A look at 10YR government bond yields shows that Italy and Spain are trading just below 5%, or around 100 bps below our critical breakout line of 6%. We think this level is supported by the re-activation of the ECB's SMP bond buying program, however we do not see the SMP involvement as a long term solution to arrest yields as the ECB's mandate is solely to maintain price stability through monetary policy and not fiscal policy. Hence the importance on the EFSF decision. 

 

European Risk Monitor: Summer’s Uncertainty - ME 1

 

Our European Financials CDS Monitor shows that Bank swaps in Europe were mostly wider last week: 28 of the 38 swaps were wider and 10 tightened.  We expect downside in European banks so long as sovereign threats remain in the forefront. The lack of resolve on a credible plan to limit contagion, the ability to punish fiscal excesses, and allow banks to fail, are all points that need to collectively be addressed.
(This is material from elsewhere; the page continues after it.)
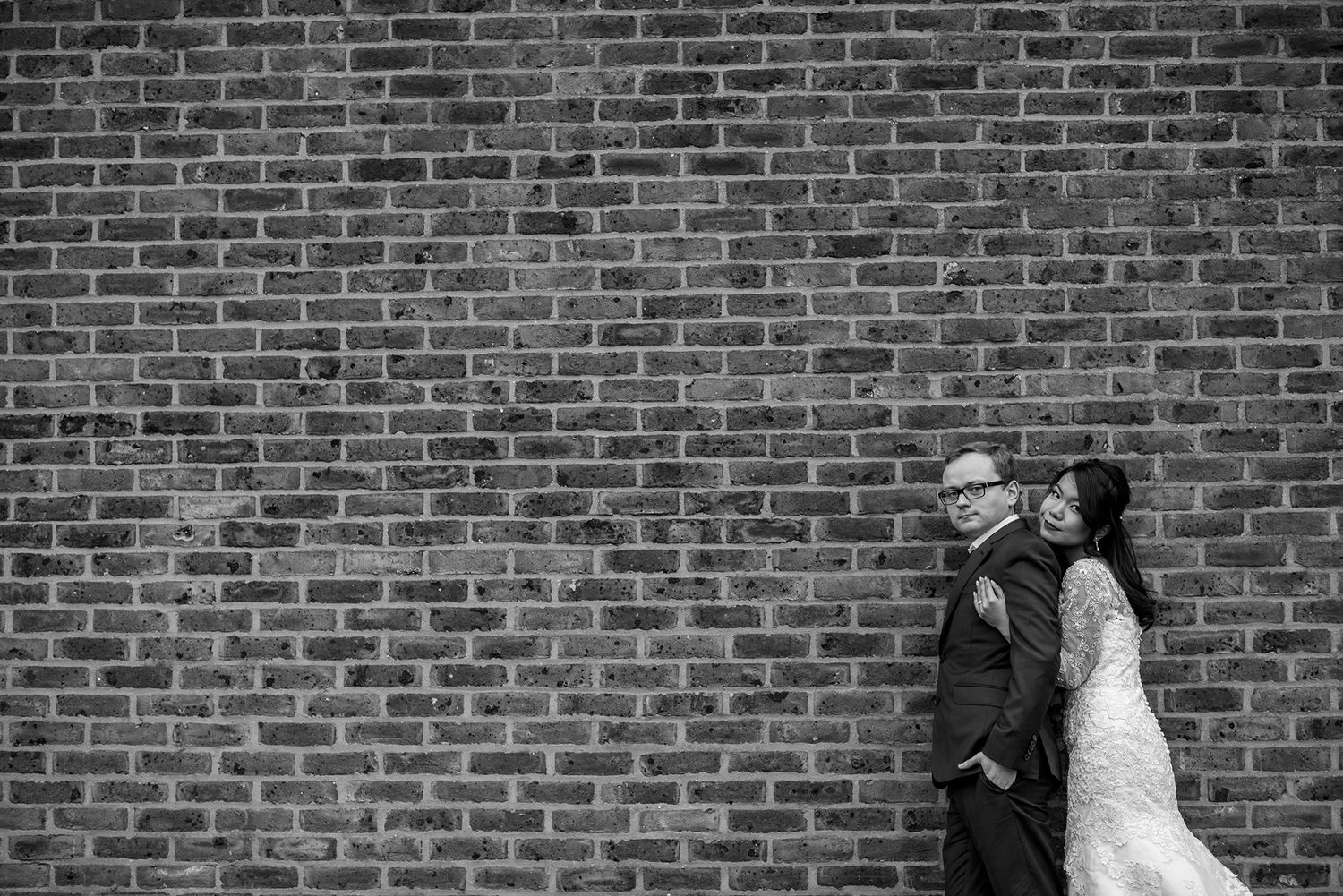 A dramatic wedding portrait against a classic red brick wall.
We don’t think that the EFSF, even if it is resolved in its current state in late September/early October, is a panacea for the region’s ills.

 

European Risk Monitor: Summer’s Uncertainty - ME 2

 

We shorted Italy via the eft EWI today in the Virtual Portfolio. We remain short the UK and its sticky stagflation via the etf EWU. We are also short the EUR-USD via FXE. Our immediate term TRADE levels are $1.41 to $1.45.

 

Matthew Hedrick

Senior Analyst


MACAU ON PACE FOR 44-50% YOY GROWTH IN AUGUST

August revenue target range of HK$22-23BN


 

Macau slowed in the past week which, from our sources, appears to be hold related.  In fact, Mass traffic looked very strong over the weekend.  Daily table revenue per day averaged HK$678 million versus HK$706 million for the month to date.  We have narrowed our projection range to HK$22-23 billion for full month gross gaming revenues (including slots) from our previous range of HK$22.0-23.5 billion.  Our new range represents YoY growth of 44-50%.

 

For market share, Wynn was the big loser as MTD market share fell from 2 full percentage points in only one week which is undoubtedly a result of bad luck.  In fact, the low Wynn hold probably explains the entire market’s slowdown this week.  SJM and MPEL picked up the most share in the past week.  At 14.7%, MPEL is now back above its post Galaxy Macau average share after holding poorly in the first week of August.  Q3 consensus EBITDA estimates for MPEL look about 20% too low based on the quarter to date numbers so far.  LVS’s market share remains disappointing this month and actually fell 20bps in the past week alone.